- **Short text fragments from websites**:

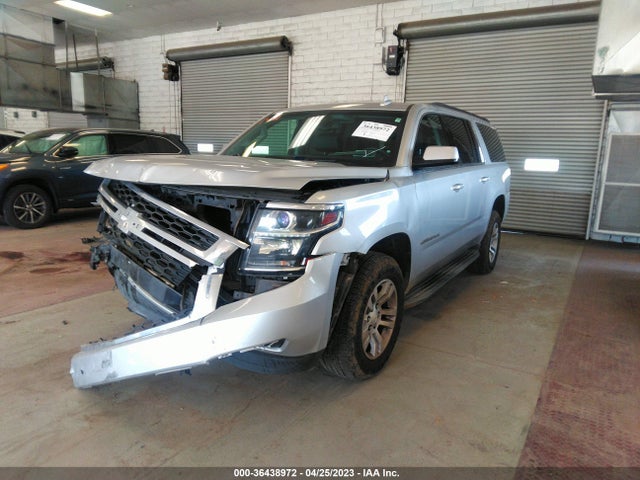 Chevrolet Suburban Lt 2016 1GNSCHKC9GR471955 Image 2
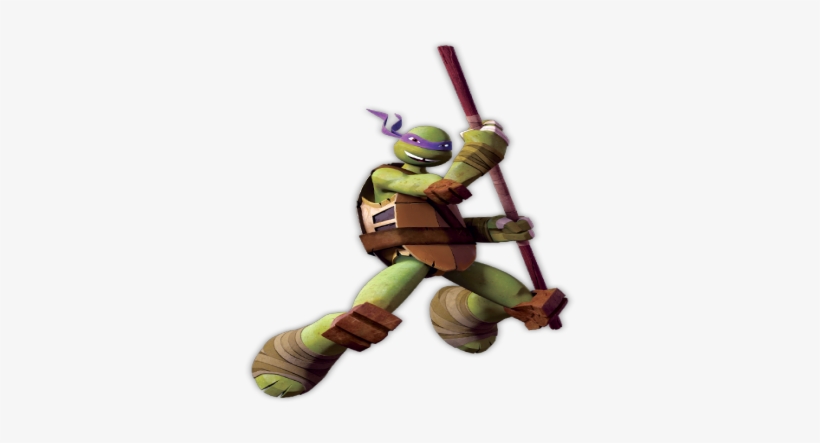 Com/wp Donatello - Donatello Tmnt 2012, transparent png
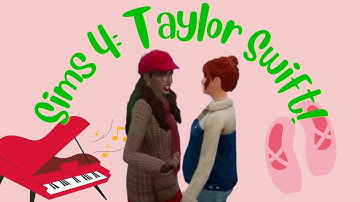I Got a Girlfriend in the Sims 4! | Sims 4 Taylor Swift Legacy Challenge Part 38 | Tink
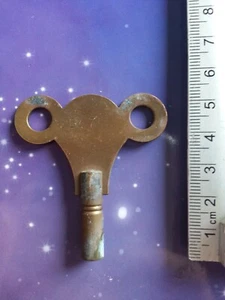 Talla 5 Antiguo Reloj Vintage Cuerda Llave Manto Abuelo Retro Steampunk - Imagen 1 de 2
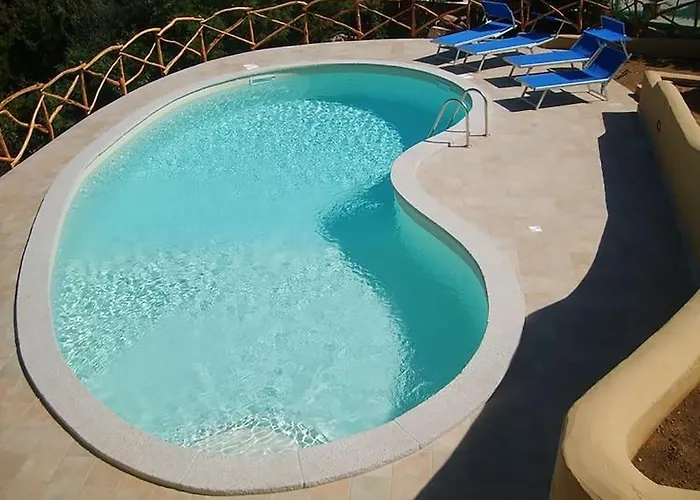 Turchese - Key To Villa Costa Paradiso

- **ASSIGNED TASK**:
Could you rewrite the listing above with "Donatello" replaced by "Raphael" everywhere, keeping everything else unchanged? Leave the pictures out of your answer.

- **REPLY**:
 Chevrolet Suburban Lt 2016 1GNSCHKC9GR471955 Image 2
 Com/wp Raphael - Raphael Tmnt 2012, transparent png
I Got a Girlfriend in the Sims 4! | Sims 4 Taylor Swift Legacy Challenge Part 38 | Tink
 Talla 5 Antiguo Reloj Vintage Cuerda Llave Manto Abuelo Retro Steampunk - Imagen 1 de 2
 Turchese - Key To Villa Costa Paradiso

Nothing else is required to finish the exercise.